Problem >>
From the entries below, pull out each line where "patterns" appears.

Provided information >>
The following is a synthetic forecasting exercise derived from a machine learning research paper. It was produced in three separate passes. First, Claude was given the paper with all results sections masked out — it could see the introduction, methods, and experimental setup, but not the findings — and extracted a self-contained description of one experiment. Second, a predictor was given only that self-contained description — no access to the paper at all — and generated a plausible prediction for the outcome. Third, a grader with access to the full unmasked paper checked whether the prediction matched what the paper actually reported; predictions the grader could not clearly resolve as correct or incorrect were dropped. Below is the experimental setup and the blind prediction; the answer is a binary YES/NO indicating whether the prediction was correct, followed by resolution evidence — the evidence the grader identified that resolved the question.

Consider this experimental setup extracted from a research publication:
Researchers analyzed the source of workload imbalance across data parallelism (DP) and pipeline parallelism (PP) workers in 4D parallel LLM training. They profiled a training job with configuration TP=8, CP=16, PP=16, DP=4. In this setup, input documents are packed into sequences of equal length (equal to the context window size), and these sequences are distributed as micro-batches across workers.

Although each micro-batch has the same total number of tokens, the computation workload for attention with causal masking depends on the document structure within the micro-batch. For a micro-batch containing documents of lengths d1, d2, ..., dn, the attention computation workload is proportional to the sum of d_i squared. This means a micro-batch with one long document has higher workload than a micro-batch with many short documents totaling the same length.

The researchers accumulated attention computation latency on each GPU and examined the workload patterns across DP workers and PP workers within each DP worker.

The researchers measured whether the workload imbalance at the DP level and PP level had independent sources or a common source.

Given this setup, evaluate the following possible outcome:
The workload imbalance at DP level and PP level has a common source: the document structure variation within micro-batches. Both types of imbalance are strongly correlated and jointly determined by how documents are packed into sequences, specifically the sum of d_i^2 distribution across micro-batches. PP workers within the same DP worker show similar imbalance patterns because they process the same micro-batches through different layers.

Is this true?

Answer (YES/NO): YES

Output for this exercise >>
The researchers accumulated attention computation latency on each GPU and examined the workload patterns across DP workers and PP workers within each DP worker.
The workload imbalance at DP level and PP level has a common source: the document structure variation within micro-batches. Both types of imbalance are strongly correlated and jointly determined by how documents are packed into sequences, specifically the sum of d_i^2 distribution across micro-batches. PP workers within the same DP worker show similar imbalance patterns because they process the same micro-batches through different layers.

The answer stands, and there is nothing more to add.